-------- Excerpt provided --------

Re: [PATCH 3/3] KVM: VMX: Extend VMX's #AC interceptor to handle split lock #AC in guest

Sean Christopherson <sean.j.christopherson@xxxxxxxxx> · Thu, 2 Apr 2020 13:51:09 -0700

On Thu, Apr 02, 2020 at 10:07:07PM +0200, Thomas Gleixner wrote:
> Sean Christopherson <sean.j.christopherson@xxxxxxxxx> writes:
> > On Thu, Apr 02, 2020 at 07:19:44PM +0200, Thomas Gleixner wrote:
> >> Sean Christopherson <sean.j.christopherson@xxxxxxxxx> writes:
> > That puts KVM in a weird spot if/when intercepting #AC is no longer
> > necessary, e.g. "if" future CPUs happen to gain a feature that traps into
> > the hypervisor (KVM) if a potential near-infinite ucode loop is detected.
> >
> > The only reason KVM intercepts #AC (before split-lock) is to prevent a
> > malicious guest from executing a DoS attack on the host by putting the #AC
> > handler in ring 3.  Current CPUs will get stuck in ucode vectoring #AC
> > faults more or less indefinitely, e.g. long enough to trigger watchdogs in
> > the host.
> 
> Which is thankfully well documented in the VMX code and the
> corresponding chapter in the SDM. 
> 
> > Injecting #AC if and only if KVM is 100% certain the guest wants the #AC
> > would lead to divergent behavior if KVM chose to not intercept #AC, e.g.
> 
> AFAICT, #AC is not really something which is performance relevant, but I
> might obviously be uninformed on that.

-------- Dataset extract --------

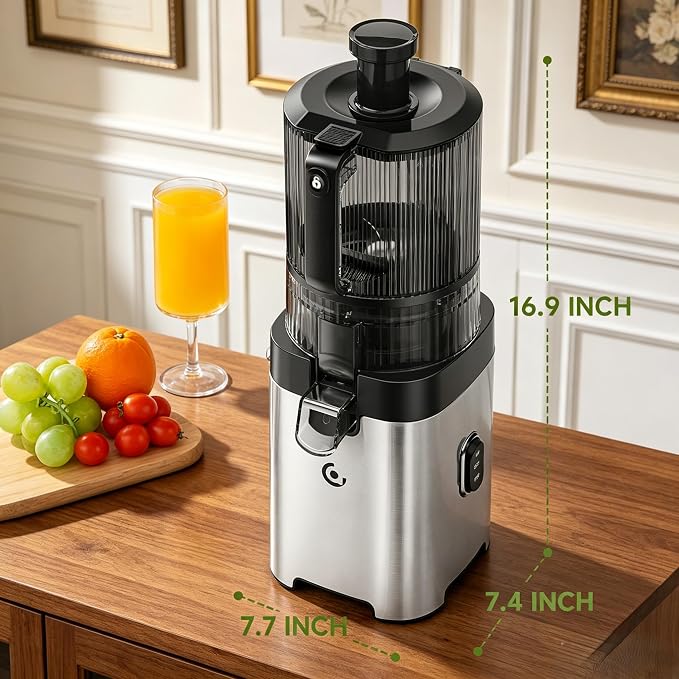 AMZCHEF Cold Press Juicer, 6.5" Whole Fruit Self-Feeding Slow Juicer | 3-in-1 Juicer Machine for Juice, Nut Milk & Sorbet, 90oz Large Capacity, Easy to Clean Design, Triple Strainers, Large Auger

--------

Task set
A) Per the split lock thread, what is the only reason KVM intercepted #AC before split-lock?
B) From the split lock thread, write out the passage starting with "Re: [PATCH 3/3]" and going on through "loop is detected.".

Expected results
A) To prevent a malicious guest from executing a DoS attack on the host by putting the #AC handler in ring 3.

B)
Re: [PATCH 3/3] KVM: VMX: Extend VMX's #AC interceptor to handle split lock #AC in guest

Sean Christopherson <sean.j.christopherson@xxxxxxxxx> · Thu, 2 Apr 2020 13:51:09 -0700

On Thu, Apr 02, 2020 at 10:07:07PM +0200, Thomas Gleixner wrote:
> Sean Christopherson <sean.j.christopherson@xxxxxxxxx> writes:
> > On Thu, Apr 02, 2020 at 07:19:44PM +0200, Thomas Gleixner wrote:
> >> Sean Christopherson <sean.j.christopherson@xxxxxxxxx> writes:
> > That puts KVM in a weird spot if/when intercepting #AC is no longer
> > necessary, e.g. "if" future CPUs happen to gain a feature that traps into
> > the hypervisor (KVM) if a potential near-infinite ucode loop is detected.